Extract provided -
In [59]:
import pandas as pd
import sklearn as sk
from sklearn.model_selection import train_test_split
from sklearn.feature_extraction.text import CountVectorizer, TfidfVectorizer
from sklearn.svm import SVC
from sklearn.ensemble import RandomForestClassifier
from sklearn.metrics import f1_score
from qwlist.qwlist import QList
import numpy as np

In [7]:
df = pd.read_csv('../data/train.tsv', sep='\t', encoding='utf-8')
df.head()

Unnamed: 0,sentence,target
0,Dla mnie faworytem do tytułu będzie Cracovia. ...,0
1,@anonymized_account @anonymized_account Brawo ...,0
2,"@anonymized_account @anonymized_account Super,...",0
3,@anonymized_account @anonymized_account Musi. ...,0
4,"Odrzut natychmiastowy, kwaśna mina, mam problem",0


In [14]:
df.groupby('target').count()

Material -
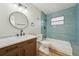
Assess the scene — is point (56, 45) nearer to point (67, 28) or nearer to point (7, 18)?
point (67, 28)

Work instructions -
From the notebook excerpt above, reproduce verbatim the passage starting at "Unnamed: 0,sentence,target" and ending at "df.groupby('target').count()".

Full response -
Unnamed: 0,sentence,target
0,Dla mnie faworytem do tytułu będzie Cracovia. ...,0
1,@anonymized_account @anonymized_account Brawo ...,0
2,"@anonymized_account @anonymized_account Super,...",0
3,@anonymized_account @anonymized_account Musi. ...,0
4,"Odrzut natychmiastowy, kwaśna mina, mam problem",0


In [14]:
df.groupby('target').count()